6 Mother: Nina Kobelev, a conventional Russian beauty (big eyes, bony pink cheeks, rotund nose, small mouth with thick lips, cobwebby mustache-shadow, long silky hair, etc.), the daughter of Wilhelm’s landlord in Baku. Sorge was born on October 4, 1895, after 37 hours of hard labor. Let us note an obvious thing: Germany was his Fatherland, Russia was his Motherland.
7 Having agreed to write the full confession, Sorge demanded a (black-and-green) Pelikan fountain pen and a hard-covered notebook with blank sheets. Yoshikawa himself delivered the writing devices.
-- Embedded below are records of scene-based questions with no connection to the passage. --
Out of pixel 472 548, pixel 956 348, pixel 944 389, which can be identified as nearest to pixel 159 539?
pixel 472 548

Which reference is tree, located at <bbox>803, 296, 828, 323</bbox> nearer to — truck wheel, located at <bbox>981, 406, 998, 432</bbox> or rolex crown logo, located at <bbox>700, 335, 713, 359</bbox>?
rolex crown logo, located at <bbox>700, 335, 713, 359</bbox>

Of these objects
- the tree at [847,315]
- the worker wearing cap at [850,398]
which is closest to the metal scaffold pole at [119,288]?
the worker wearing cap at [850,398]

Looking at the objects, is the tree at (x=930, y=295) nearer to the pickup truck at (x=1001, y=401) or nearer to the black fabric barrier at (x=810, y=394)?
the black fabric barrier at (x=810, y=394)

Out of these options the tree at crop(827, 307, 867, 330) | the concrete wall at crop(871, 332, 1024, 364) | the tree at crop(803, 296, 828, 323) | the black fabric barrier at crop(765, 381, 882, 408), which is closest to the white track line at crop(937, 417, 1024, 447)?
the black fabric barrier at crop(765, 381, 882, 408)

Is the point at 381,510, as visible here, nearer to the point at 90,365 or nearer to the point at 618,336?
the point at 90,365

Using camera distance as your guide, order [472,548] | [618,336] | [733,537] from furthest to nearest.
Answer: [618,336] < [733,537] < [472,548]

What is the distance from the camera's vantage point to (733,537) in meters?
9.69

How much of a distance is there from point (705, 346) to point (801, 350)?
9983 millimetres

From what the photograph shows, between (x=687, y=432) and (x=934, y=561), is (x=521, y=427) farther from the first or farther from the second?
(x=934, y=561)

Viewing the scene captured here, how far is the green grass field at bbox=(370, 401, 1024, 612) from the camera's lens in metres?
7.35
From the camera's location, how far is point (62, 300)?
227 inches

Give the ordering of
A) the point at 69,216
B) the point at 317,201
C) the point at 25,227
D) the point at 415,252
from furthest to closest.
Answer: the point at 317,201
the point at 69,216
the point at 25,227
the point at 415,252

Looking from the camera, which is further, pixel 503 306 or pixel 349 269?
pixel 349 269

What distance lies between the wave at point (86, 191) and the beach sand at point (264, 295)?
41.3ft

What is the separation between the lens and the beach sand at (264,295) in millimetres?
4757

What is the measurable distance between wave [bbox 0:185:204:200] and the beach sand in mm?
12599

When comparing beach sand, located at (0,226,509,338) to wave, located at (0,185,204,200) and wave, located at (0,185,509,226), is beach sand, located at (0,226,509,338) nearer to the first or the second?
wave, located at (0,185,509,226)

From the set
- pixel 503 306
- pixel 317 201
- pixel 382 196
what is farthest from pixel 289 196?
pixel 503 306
Sorge thanked him and said, in poor Japanese: “Honourable Procurator, this fountain pen is a poisonous fountain pen.” Yoshikawa replied: “Honourable Spy, it is the redeeming fountain pen.” Then they both laughed.
8 Sorge never disguised himself, but changed names often. He bragged to Max Klausen that he had more names than women (“And that is a lot, Max!”). He was known as I. K. Sorge, R. Sonter (Moscow 1924–1928); Johann, Sebastian (Sweden, 1928); Christopher, Christian (England, 1929); Johnson, Jim, Gimon, Marlowe (Shanghai, 1930–1932); Richard Sorge (Tokyo, 1933–1944); and there were many other, unknown, evanescent names.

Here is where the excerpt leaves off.